>> start DOCUMENT SEGMENT

If you have ever thought about planning, I’m sure you’ve heard the advice, and seen the layouts that direct you, to list your top three tasks for the day.  I’m here to say, be careful!  Some very bad things can happen when you put all your task eggs into one basket.

Although the three task advice givers are often giving this advice in the context of a more detailed and comprehensive approach to planning, most people who encounter this “three top tasks” list are completely overwhelmed and have bought a planner as a knee jerk reaction to crisis. Your new planner has a space for “three top tasks”, so you dutifully fill in three tasks at the start of your day.  If this is you, check out these reasons for saying no to the top three tasks box. 

If you just thought “Well, what AM I supposed to do?”, scroll to the bottom for what to do instead.

Consequences of Top Three Task Advice for the Overwhelmed

A few things can happen when you are overwhelmed and have to narrow down your list into just three tasks:

Bypass really thinking about your life

If you only have three spaces to write down the most important things to do in a day, you are not likely to take the time to write down all the possibilities of things that need to be done in your day and week.  Face it, when given the limitation of just three lines, you just write down the first three things foremost in your anxiety driven mind.  These are likely to just be the urgent, not the important.

>> end DOCUMENT SEGMENT
>> start ROWS

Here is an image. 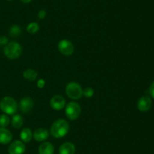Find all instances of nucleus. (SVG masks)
Here are the masks:
<instances>
[{
	"label": "nucleus",
	"mask_w": 154,
	"mask_h": 154,
	"mask_svg": "<svg viewBox=\"0 0 154 154\" xmlns=\"http://www.w3.org/2000/svg\"><path fill=\"white\" fill-rule=\"evenodd\" d=\"M21 34V28L17 25H14L9 30V35L11 37L17 38Z\"/></svg>",
	"instance_id": "nucleus-18"
},
{
	"label": "nucleus",
	"mask_w": 154,
	"mask_h": 154,
	"mask_svg": "<svg viewBox=\"0 0 154 154\" xmlns=\"http://www.w3.org/2000/svg\"><path fill=\"white\" fill-rule=\"evenodd\" d=\"M26 151V146L21 140H15L8 146L9 154H23Z\"/></svg>",
	"instance_id": "nucleus-7"
},
{
	"label": "nucleus",
	"mask_w": 154,
	"mask_h": 154,
	"mask_svg": "<svg viewBox=\"0 0 154 154\" xmlns=\"http://www.w3.org/2000/svg\"><path fill=\"white\" fill-rule=\"evenodd\" d=\"M54 146L50 142H44L39 146L38 154H54Z\"/></svg>",
	"instance_id": "nucleus-14"
},
{
	"label": "nucleus",
	"mask_w": 154,
	"mask_h": 154,
	"mask_svg": "<svg viewBox=\"0 0 154 154\" xmlns=\"http://www.w3.org/2000/svg\"><path fill=\"white\" fill-rule=\"evenodd\" d=\"M0 109L5 114L13 115L17 110V104L13 98L4 97L0 101Z\"/></svg>",
	"instance_id": "nucleus-2"
},
{
	"label": "nucleus",
	"mask_w": 154,
	"mask_h": 154,
	"mask_svg": "<svg viewBox=\"0 0 154 154\" xmlns=\"http://www.w3.org/2000/svg\"><path fill=\"white\" fill-rule=\"evenodd\" d=\"M8 43V39L5 36H0V46L2 45H6Z\"/></svg>",
	"instance_id": "nucleus-22"
},
{
	"label": "nucleus",
	"mask_w": 154,
	"mask_h": 154,
	"mask_svg": "<svg viewBox=\"0 0 154 154\" xmlns=\"http://www.w3.org/2000/svg\"><path fill=\"white\" fill-rule=\"evenodd\" d=\"M49 137V132L45 128H38L33 134V137L36 141H44Z\"/></svg>",
	"instance_id": "nucleus-12"
},
{
	"label": "nucleus",
	"mask_w": 154,
	"mask_h": 154,
	"mask_svg": "<svg viewBox=\"0 0 154 154\" xmlns=\"http://www.w3.org/2000/svg\"><path fill=\"white\" fill-rule=\"evenodd\" d=\"M39 25L35 22H32L26 27V30L29 33H35L38 31Z\"/></svg>",
	"instance_id": "nucleus-19"
},
{
	"label": "nucleus",
	"mask_w": 154,
	"mask_h": 154,
	"mask_svg": "<svg viewBox=\"0 0 154 154\" xmlns=\"http://www.w3.org/2000/svg\"><path fill=\"white\" fill-rule=\"evenodd\" d=\"M149 92H150V95L152 98H154V82H152V84L150 85V87L149 88Z\"/></svg>",
	"instance_id": "nucleus-25"
},
{
	"label": "nucleus",
	"mask_w": 154,
	"mask_h": 154,
	"mask_svg": "<svg viewBox=\"0 0 154 154\" xmlns=\"http://www.w3.org/2000/svg\"><path fill=\"white\" fill-rule=\"evenodd\" d=\"M45 16H46V11H45V10L39 11L38 14V17L39 19L40 20L44 19V18H45Z\"/></svg>",
	"instance_id": "nucleus-23"
},
{
	"label": "nucleus",
	"mask_w": 154,
	"mask_h": 154,
	"mask_svg": "<svg viewBox=\"0 0 154 154\" xmlns=\"http://www.w3.org/2000/svg\"><path fill=\"white\" fill-rule=\"evenodd\" d=\"M152 101L150 97L143 96L138 100L137 107L141 112H146L151 108Z\"/></svg>",
	"instance_id": "nucleus-9"
},
{
	"label": "nucleus",
	"mask_w": 154,
	"mask_h": 154,
	"mask_svg": "<svg viewBox=\"0 0 154 154\" xmlns=\"http://www.w3.org/2000/svg\"><path fill=\"white\" fill-rule=\"evenodd\" d=\"M12 140V134L5 128L0 127V143L8 144Z\"/></svg>",
	"instance_id": "nucleus-11"
},
{
	"label": "nucleus",
	"mask_w": 154,
	"mask_h": 154,
	"mask_svg": "<svg viewBox=\"0 0 154 154\" xmlns=\"http://www.w3.org/2000/svg\"><path fill=\"white\" fill-rule=\"evenodd\" d=\"M69 131V124L63 119H59L52 124L51 127V134L56 138H62L68 134Z\"/></svg>",
	"instance_id": "nucleus-1"
},
{
	"label": "nucleus",
	"mask_w": 154,
	"mask_h": 154,
	"mask_svg": "<svg viewBox=\"0 0 154 154\" xmlns=\"http://www.w3.org/2000/svg\"><path fill=\"white\" fill-rule=\"evenodd\" d=\"M22 47L19 43L16 42H8L5 46L4 53L6 57L11 60L18 58L22 54Z\"/></svg>",
	"instance_id": "nucleus-3"
},
{
	"label": "nucleus",
	"mask_w": 154,
	"mask_h": 154,
	"mask_svg": "<svg viewBox=\"0 0 154 154\" xmlns=\"http://www.w3.org/2000/svg\"><path fill=\"white\" fill-rule=\"evenodd\" d=\"M23 75L26 79L29 81H34L38 76V72L35 69H27L23 71Z\"/></svg>",
	"instance_id": "nucleus-16"
},
{
	"label": "nucleus",
	"mask_w": 154,
	"mask_h": 154,
	"mask_svg": "<svg viewBox=\"0 0 154 154\" xmlns=\"http://www.w3.org/2000/svg\"><path fill=\"white\" fill-rule=\"evenodd\" d=\"M93 94H94V90L90 87H87L83 90V95L86 98H91L93 96Z\"/></svg>",
	"instance_id": "nucleus-21"
},
{
	"label": "nucleus",
	"mask_w": 154,
	"mask_h": 154,
	"mask_svg": "<svg viewBox=\"0 0 154 154\" xmlns=\"http://www.w3.org/2000/svg\"><path fill=\"white\" fill-rule=\"evenodd\" d=\"M20 1L21 2H23V3H25V4H27V3L31 2L32 0H20Z\"/></svg>",
	"instance_id": "nucleus-26"
},
{
	"label": "nucleus",
	"mask_w": 154,
	"mask_h": 154,
	"mask_svg": "<svg viewBox=\"0 0 154 154\" xmlns=\"http://www.w3.org/2000/svg\"><path fill=\"white\" fill-rule=\"evenodd\" d=\"M66 115L70 120H76L81 113V106L76 102H69L66 107Z\"/></svg>",
	"instance_id": "nucleus-5"
},
{
	"label": "nucleus",
	"mask_w": 154,
	"mask_h": 154,
	"mask_svg": "<svg viewBox=\"0 0 154 154\" xmlns=\"http://www.w3.org/2000/svg\"><path fill=\"white\" fill-rule=\"evenodd\" d=\"M10 123V119L6 114L0 115V127L6 128Z\"/></svg>",
	"instance_id": "nucleus-20"
},
{
	"label": "nucleus",
	"mask_w": 154,
	"mask_h": 154,
	"mask_svg": "<svg viewBox=\"0 0 154 154\" xmlns=\"http://www.w3.org/2000/svg\"><path fill=\"white\" fill-rule=\"evenodd\" d=\"M51 107L55 110H63L66 105V100L61 95H54L50 101Z\"/></svg>",
	"instance_id": "nucleus-8"
},
{
	"label": "nucleus",
	"mask_w": 154,
	"mask_h": 154,
	"mask_svg": "<svg viewBox=\"0 0 154 154\" xmlns=\"http://www.w3.org/2000/svg\"><path fill=\"white\" fill-rule=\"evenodd\" d=\"M34 106V101L29 97H26L21 99L20 102V109L22 113H27L31 111Z\"/></svg>",
	"instance_id": "nucleus-10"
},
{
	"label": "nucleus",
	"mask_w": 154,
	"mask_h": 154,
	"mask_svg": "<svg viewBox=\"0 0 154 154\" xmlns=\"http://www.w3.org/2000/svg\"><path fill=\"white\" fill-rule=\"evenodd\" d=\"M75 146L71 142H65L60 146L59 154H75Z\"/></svg>",
	"instance_id": "nucleus-13"
},
{
	"label": "nucleus",
	"mask_w": 154,
	"mask_h": 154,
	"mask_svg": "<svg viewBox=\"0 0 154 154\" xmlns=\"http://www.w3.org/2000/svg\"><path fill=\"white\" fill-rule=\"evenodd\" d=\"M7 1H12V0H7Z\"/></svg>",
	"instance_id": "nucleus-27"
},
{
	"label": "nucleus",
	"mask_w": 154,
	"mask_h": 154,
	"mask_svg": "<svg viewBox=\"0 0 154 154\" xmlns=\"http://www.w3.org/2000/svg\"><path fill=\"white\" fill-rule=\"evenodd\" d=\"M20 138L25 143H28L32 138V132L31 129L28 128H25L21 131L20 132Z\"/></svg>",
	"instance_id": "nucleus-15"
},
{
	"label": "nucleus",
	"mask_w": 154,
	"mask_h": 154,
	"mask_svg": "<svg viewBox=\"0 0 154 154\" xmlns=\"http://www.w3.org/2000/svg\"><path fill=\"white\" fill-rule=\"evenodd\" d=\"M66 92L68 97L73 100L80 99L83 95L82 88L75 82H71L66 85Z\"/></svg>",
	"instance_id": "nucleus-4"
},
{
	"label": "nucleus",
	"mask_w": 154,
	"mask_h": 154,
	"mask_svg": "<svg viewBox=\"0 0 154 154\" xmlns=\"http://www.w3.org/2000/svg\"><path fill=\"white\" fill-rule=\"evenodd\" d=\"M23 117L20 114H16L13 116L11 119V125L14 128H20L23 125Z\"/></svg>",
	"instance_id": "nucleus-17"
},
{
	"label": "nucleus",
	"mask_w": 154,
	"mask_h": 154,
	"mask_svg": "<svg viewBox=\"0 0 154 154\" xmlns=\"http://www.w3.org/2000/svg\"><path fill=\"white\" fill-rule=\"evenodd\" d=\"M45 81L44 79H39L38 81L37 86L39 88H42L45 87Z\"/></svg>",
	"instance_id": "nucleus-24"
},
{
	"label": "nucleus",
	"mask_w": 154,
	"mask_h": 154,
	"mask_svg": "<svg viewBox=\"0 0 154 154\" xmlns=\"http://www.w3.org/2000/svg\"><path fill=\"white\" fill-rule=\"evenodd\" d=\"M58 49L60 52L66 56L72 55L74 52V45L68 39H62L58 43Z\"/></svg>",
	"instance_id": "nucleus-6"
}]
</instances>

>> end ROWS

:: WHAT IS BEING ASKED ::
Answer these questions about the text on planning above:
(a) According to the text, what have most overwhelmed people who encounter the "three top tasks" list done as a knee-jerk reaction to crisis?
(b) Where does the text tell readers to go to find what to do instead?
(c) With only three lines to fill, what are the tasks people write down likely to be?

:: WRITTEN RESPONSE ::
(a) They have bought a planner.
(b) To the bottom of the page.
(c) The urgent, not the important.